__Task instructions__.
Output exactly the lines from the line with "What gap separates" through the end of the records below. Include nothing else.

__Dataset records__.
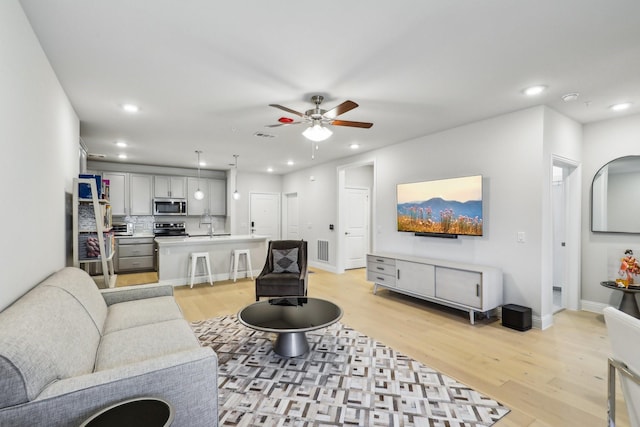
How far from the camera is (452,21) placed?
79.4 inches

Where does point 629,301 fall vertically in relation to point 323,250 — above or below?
below

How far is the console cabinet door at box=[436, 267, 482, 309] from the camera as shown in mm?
3713

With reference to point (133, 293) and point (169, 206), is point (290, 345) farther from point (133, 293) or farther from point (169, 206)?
point (169, 206)

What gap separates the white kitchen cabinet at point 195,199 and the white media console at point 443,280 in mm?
5091

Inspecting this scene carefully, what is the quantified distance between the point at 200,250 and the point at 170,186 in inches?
105

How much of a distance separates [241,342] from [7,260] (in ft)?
6.87

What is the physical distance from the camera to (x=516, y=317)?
353cm

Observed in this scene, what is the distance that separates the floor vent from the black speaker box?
4.13 m

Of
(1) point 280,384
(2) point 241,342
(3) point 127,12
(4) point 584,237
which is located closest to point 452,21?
(3) point 127,12

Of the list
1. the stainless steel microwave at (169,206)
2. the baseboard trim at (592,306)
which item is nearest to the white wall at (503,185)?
the baseboard trim at (592,306)

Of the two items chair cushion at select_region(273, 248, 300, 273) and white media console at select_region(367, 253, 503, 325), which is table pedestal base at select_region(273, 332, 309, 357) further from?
white media console at select_region(367, 253, 503, 325)

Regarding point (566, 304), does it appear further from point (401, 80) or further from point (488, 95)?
point (401, 80)

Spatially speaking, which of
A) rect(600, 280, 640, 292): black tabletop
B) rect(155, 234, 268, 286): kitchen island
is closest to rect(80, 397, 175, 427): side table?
rect(155, 234, 268, 286): kitchen island

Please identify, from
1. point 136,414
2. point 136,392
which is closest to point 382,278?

__Task result__.
What gap separates the white kitchen cabinet at point 195,199 and the white media console at point 443,280 in mm?
5091

Inspecting this scene carefully, what is the quantified distance between the point at 200,250 and the point at 170,186 in inches?
105

How much of a distance separates [241,342] from [7,260] (in ft)?
6.87

What is the physical distance from the camera to (x=516, y=317)?
353cm

Observed in this scene, what is the distance that separates the floor vent from the black speaker box?
4.13 m

Of
(1) point 280,384
(2) point 241,342
(3) point 127,12
(4) point 584,237
which is located closest to point 452,21?
(3) point 127,12

Of the list
1. the stainless steel microwave at (169,206)
2. the baseboard trim at (592,306)
which item is nearest to the white wall at (503,185)?
the baseboard trim at (592,306)

Of the two items chair cushion at select_region(273, 248, 300, 273) and white media console at select_region(367, 253, 503, 325), which is table pedestal base at select_region(273, 332, 309, 357) further from?
white media console at select_region(367, 253, 503, 325)

Regarding point (566, 304), does it appear further from point (401, 80) or further from point (488, 95)?
point (401, 80)

Spatially speaking, which of
A) rect(600, 280, 640, 292): black tabletop
B) rect(155, 234, 268, 286): kitchen island
is closest to rect(80, 397, 175, 427): side table?
rect(155, 234, 268, 286): kitchen island

Please identify, from
1. point 136,414
2. point 136,392
which is closest to point 382,278?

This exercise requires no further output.